[Web page caption snippets]

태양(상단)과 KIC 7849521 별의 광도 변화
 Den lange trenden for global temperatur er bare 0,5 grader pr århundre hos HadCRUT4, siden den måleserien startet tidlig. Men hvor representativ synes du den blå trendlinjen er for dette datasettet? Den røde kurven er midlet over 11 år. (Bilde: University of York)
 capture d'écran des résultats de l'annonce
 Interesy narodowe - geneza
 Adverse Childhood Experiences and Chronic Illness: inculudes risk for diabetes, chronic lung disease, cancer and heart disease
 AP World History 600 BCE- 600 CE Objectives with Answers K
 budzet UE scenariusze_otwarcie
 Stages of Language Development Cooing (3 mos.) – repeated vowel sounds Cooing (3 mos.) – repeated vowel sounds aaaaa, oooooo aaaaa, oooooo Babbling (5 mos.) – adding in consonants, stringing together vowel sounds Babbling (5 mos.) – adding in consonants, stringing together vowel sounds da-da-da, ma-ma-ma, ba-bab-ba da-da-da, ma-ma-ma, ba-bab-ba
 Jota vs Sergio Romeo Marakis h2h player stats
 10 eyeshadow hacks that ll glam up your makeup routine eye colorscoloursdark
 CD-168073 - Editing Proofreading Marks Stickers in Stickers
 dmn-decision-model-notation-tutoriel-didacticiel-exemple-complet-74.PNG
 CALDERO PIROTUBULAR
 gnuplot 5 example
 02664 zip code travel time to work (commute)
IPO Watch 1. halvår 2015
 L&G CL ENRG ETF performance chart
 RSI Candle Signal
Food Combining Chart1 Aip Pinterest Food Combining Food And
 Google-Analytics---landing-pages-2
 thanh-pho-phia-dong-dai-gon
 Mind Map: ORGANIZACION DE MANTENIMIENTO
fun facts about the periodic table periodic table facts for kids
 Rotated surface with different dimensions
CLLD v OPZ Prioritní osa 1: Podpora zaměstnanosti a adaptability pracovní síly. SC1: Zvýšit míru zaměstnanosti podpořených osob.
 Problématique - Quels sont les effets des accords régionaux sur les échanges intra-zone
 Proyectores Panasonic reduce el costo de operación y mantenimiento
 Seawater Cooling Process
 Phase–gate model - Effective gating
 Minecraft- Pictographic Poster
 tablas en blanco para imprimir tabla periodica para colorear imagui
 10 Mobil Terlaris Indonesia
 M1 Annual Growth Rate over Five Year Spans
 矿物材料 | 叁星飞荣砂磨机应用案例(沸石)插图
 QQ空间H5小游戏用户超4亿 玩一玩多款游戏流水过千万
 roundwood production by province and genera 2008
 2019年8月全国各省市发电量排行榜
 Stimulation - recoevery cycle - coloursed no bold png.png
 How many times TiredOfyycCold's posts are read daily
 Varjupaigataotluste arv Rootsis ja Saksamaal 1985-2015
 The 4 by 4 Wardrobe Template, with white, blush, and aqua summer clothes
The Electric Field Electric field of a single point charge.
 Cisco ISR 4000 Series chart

Work instruction:
Copy the lines above that hold the word "with".

Response to this exercise:
 AP World History 600 BCE- 600 CE Objectives with Answers K
 Rotated surface with different dimensions
 The 4 by 4 Wardrobe Template, with white, blush, and aqua summer clothes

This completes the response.